Trackers have the ability to reach consumers outside the athlete or weekend warrior population if they’re used to help everyday people track important health metrics, Grabowski noted.

“When you think of everything from blood testing to stool samples, there you’re actually addressing some different issues,” he said. “It’s not about, ‘Am I optimizing my workout performance?’ It’s about allergies, chronic issues, immune responses and other things that people are dealing with.” 

credit: Mark Grabowski/Snapdragon Capital Partners

Long-Term Outlook Is Positive

Overall, while the market isn’t what it was pre-COVID or during the pandemic thanks to macroeconomic conditions and general global uncertainty, there’s still reason to be optimistic about the financial “health” of health, fitness and wellness, the investors believe. 

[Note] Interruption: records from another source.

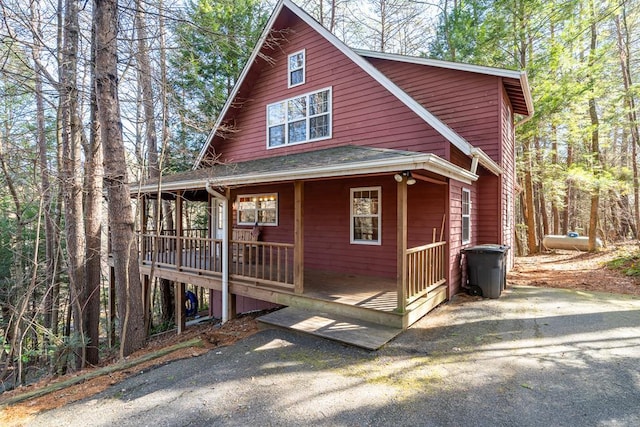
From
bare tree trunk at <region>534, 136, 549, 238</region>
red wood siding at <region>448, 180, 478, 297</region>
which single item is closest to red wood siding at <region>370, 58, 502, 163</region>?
red wood siding at <region>448, 180, 478, 297</region>

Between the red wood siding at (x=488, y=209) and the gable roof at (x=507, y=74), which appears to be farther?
the red wood siding at (x=488, y=209)

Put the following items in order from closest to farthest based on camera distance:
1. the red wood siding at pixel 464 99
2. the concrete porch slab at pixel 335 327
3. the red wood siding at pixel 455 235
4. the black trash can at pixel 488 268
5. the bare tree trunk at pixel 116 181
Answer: the concrete porch slab at pixel 335 327 < the bare tree trunk at pixel 116 181 < the red wood siding at pixel 455 235 < the black trash can at pixel 488 268 < the red wood siding at pixel 464 99

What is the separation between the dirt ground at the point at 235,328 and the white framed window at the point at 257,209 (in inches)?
132

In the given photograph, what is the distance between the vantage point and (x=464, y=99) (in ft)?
27.9

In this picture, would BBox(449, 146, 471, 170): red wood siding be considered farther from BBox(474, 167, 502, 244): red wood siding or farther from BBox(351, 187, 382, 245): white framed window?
BBox(351, 187, 382, 245): white framed window

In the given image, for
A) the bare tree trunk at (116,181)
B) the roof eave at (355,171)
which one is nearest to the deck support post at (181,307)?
the bare tree trunk at (116,181)

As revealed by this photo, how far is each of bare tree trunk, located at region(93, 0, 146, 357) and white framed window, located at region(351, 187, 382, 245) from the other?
16.4ft

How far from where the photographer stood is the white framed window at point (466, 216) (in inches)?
303

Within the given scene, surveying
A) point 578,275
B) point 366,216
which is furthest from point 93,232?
point 578,275

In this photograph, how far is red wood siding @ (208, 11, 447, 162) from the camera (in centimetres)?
752

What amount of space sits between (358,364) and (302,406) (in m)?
1.11

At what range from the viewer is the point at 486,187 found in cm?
877

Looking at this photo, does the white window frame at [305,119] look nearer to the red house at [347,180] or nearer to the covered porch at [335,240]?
the red house at [347,180]

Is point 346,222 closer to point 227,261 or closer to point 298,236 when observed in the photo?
point 298,236
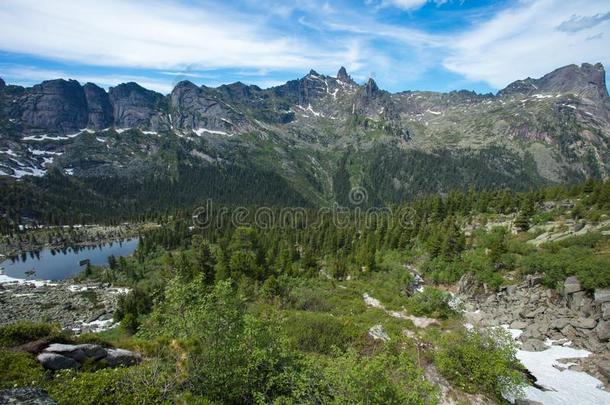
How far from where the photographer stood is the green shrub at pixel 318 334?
36500mm

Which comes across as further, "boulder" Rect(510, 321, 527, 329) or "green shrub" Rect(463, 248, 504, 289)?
"green shrub" Rect(463, 248, 504, 289)

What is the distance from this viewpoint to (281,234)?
13888 cm

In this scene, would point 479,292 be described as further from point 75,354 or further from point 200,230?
point 200,230

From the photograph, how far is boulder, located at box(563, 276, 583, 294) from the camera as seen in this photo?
4283cm

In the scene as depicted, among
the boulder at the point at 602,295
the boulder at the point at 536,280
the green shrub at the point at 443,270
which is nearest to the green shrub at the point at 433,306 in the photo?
the boulder at the point at 536,280

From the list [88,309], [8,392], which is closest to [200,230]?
[88,309]

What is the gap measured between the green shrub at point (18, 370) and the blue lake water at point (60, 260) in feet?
401

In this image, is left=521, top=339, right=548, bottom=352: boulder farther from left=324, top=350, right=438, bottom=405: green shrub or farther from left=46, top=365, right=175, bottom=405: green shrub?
left=46, top=365, right=175, bottom=405: green shrub

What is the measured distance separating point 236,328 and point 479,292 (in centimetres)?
4926

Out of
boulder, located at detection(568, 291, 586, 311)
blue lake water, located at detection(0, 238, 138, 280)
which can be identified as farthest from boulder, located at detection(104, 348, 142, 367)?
blue lake water, located at detection(0, 238, 138, 280)

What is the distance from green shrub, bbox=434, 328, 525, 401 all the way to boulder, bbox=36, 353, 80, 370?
26.8 meters

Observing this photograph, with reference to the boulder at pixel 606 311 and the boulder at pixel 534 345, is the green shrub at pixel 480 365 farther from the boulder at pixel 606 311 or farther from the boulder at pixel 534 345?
the boulder at pixel 606 311

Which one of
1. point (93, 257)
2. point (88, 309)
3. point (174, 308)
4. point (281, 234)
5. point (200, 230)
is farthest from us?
point (200, 230)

“I think almost universally there’s growth in consumer expenditure in health and wellness across multiple categories,” Grabowski said, noting that the industry as a whole is on an “upward trajectory” and most sectors are at or are approaching pre-COVID levels.

That’s not to say growth capital will be easy to come by, at least in the short term. To make themselves attractive investment candidates in the current fraught economic environment, fitness and wellness businesses will need to show they have executive teams who can adapt to change.

“If it’s not the pandemic, then it’s inflation. If it’s not inflation, you’ve got what’s going on geopolitically,” Grabowski noted. “So I think seeing senior management teams who have proven adaptability, there’s an even bigger premium. One-note players are not as backable.”